Automatic exchange of information has further been pushed as part of the BEPS Project of the OECD. The Multilateral Competent Authority Agreement on the Automatic Exchange of Country-by-Country Reports as of 27 January 2016 was signed by Germany and implemented into domestic law in 2016. At the level of the EU, the Directive on Administrative Cooperation in the Field of Taxation was extended with respect to the exchange of information regarding CbCR as well as advance cross-border tax rulings and APAs. Both amendments were implemented by Germany into domestic law in December 2016

Mandatory reporting of cross-border tax arrangements (DAC 6)

With the “Act Introducing An Obligation To Report Cross-border Tax Arrangements” of December 21, 2019 (“DAC 6 Act”), Germany has implemented the provisions of the Directive amending the EU Mutual Assistance Directive 2011/16/EU (DAC 6) on the mandatory automatic exchange of information in the field of taxation on reportable cross-border arrangements. Since July 1, 2020 the regulations are to be applied.

The reportable tax arrangements included in the German provisions are mainly in line with the Directive. Germany has adopted the hallmarks listed in Annex IV of DAC 6 and has not added further hallmarks. In line with DAC 6, certain hallmarks will trigger a reportable tax arrangement only to the extent that the main benefit test (MBT) is met. Taxes covered under the latter are all taxes that are levied by the EU Member States except Value Added Tax (VAT), customs duties and specific excise duties.

The reporting for cross-border arrangements must be made electronically to the German Federal Tax Office (“Bundeszentralamt für Steuern”) according to the officially prescribed data forms within 30 days after the start of the reporting period. In addition, with regard to so-called marketable cross-border tax arrangements that do not have to be adapted individually, there are some special reporting periods and requirements.

Violations of the reporting obligation are treated as administrative offences and are punishable by fines of up to € 25,000.

BEPS Project of the OECD 

On the initiative of the G20 group of countries, the OECD developed a 15-point Action Plan to address BEPS by multinational companies. It aims to adjust local tax regimes and DTTs to keep pace with globalisation and technical developments.

Germany transposed some of the measures developed by the OECD or provided for by the European Union into domestic law, in particular rules concerning the international exchange of information in tax matters. Further, applicable from 2018 onwards, Germany introduced a restriction on the deductibility of royalty payments to related parties in certain cross-border situations where a preferential tax regime is considered harmful.

In August 2016, the EU Anti-Tax Avoidance Directive (EU-ATAD) entered into force, which includes certain minimum standards to combat tax avoidance schemes (interest limitation rule, exit taxation, general anti-abuse rule, CFC-Rule, hybrid mismatches).
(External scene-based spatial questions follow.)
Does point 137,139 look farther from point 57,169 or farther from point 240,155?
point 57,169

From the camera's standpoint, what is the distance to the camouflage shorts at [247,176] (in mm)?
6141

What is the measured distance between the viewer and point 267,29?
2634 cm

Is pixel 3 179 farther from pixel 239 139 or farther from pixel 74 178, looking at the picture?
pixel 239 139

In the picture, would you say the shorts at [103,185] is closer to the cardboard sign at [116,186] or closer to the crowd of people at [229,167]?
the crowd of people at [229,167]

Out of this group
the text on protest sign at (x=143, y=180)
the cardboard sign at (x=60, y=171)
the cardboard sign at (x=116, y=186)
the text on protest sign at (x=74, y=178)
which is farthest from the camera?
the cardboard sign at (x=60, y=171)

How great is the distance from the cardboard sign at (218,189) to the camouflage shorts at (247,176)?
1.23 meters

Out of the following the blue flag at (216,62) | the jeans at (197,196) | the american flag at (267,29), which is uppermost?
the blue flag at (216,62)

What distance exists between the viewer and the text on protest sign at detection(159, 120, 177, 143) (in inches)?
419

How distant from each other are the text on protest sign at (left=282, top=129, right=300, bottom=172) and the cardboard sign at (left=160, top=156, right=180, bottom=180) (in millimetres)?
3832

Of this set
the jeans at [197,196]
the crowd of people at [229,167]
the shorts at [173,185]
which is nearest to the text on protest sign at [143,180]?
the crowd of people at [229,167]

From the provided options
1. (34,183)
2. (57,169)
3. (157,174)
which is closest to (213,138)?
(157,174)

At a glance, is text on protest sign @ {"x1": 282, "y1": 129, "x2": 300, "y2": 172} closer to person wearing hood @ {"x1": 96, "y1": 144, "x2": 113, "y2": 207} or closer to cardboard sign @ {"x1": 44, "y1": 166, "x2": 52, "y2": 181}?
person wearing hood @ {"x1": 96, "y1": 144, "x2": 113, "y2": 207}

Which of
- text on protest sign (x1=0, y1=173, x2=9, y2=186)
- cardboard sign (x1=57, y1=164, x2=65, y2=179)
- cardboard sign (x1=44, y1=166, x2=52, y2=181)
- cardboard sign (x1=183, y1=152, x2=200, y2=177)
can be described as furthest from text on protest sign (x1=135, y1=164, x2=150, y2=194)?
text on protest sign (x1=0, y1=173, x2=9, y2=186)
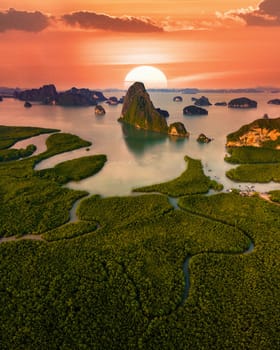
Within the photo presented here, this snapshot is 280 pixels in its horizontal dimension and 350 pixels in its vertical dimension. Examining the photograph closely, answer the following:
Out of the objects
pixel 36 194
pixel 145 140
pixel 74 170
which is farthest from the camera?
pixel 145 140

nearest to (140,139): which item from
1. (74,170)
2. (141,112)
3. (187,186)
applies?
(141,112)

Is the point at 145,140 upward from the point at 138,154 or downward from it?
upward

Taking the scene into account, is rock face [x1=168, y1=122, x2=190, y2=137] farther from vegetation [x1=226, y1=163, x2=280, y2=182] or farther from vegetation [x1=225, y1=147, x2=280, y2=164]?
vegetation [x1=226, y1=163, x2=280, y2=182]

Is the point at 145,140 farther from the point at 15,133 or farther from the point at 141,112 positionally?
the point at 15,133

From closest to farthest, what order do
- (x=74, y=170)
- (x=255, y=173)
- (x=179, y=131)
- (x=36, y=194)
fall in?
1. (x=36, y=194)
2. (x=255, y=173)
3. (x=74, y=170)
4. (x=179, y=131)

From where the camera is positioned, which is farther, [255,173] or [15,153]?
[15,153]

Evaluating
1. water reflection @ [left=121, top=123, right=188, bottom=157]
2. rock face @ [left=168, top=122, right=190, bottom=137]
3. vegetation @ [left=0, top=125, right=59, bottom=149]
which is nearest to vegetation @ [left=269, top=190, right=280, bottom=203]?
water reflection @ [left=121, top=123, right=188, bottom=157]

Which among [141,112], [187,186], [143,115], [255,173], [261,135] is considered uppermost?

In May 2017, the Council of the European Union further adopted a Directive amending the EU-ATAD (ATAD II) to address hybrid mismatches with third countries. On 25 June 2021 the Federal Council approved the bill for the implementation of the directives into German law as the last step in the legislative procedure.

Together with numerous other countries, Germany signed the so-called 'Multilateral Instrument' (MLI) at an official signing ceremony on 7 June 2017. In November 2020 a Consent Act which served to transpose the Mutlilateral Instrument (MLI) into national law passed, through all its parliamentary procedures. Based on this legislation, 14 German DTTs are expected to be modified by the MLI. In addition to this 'transposition bill', a further 'implementation bill' (no draft to date) will be necessary in Germany to modify these DTTs. Beyond the changes in the DTTs through the MLI, Germany is currently negotiating a number of bilateral agreements to modify other German DTTs. These negotiations relate predominantly to selected elements of the MLI.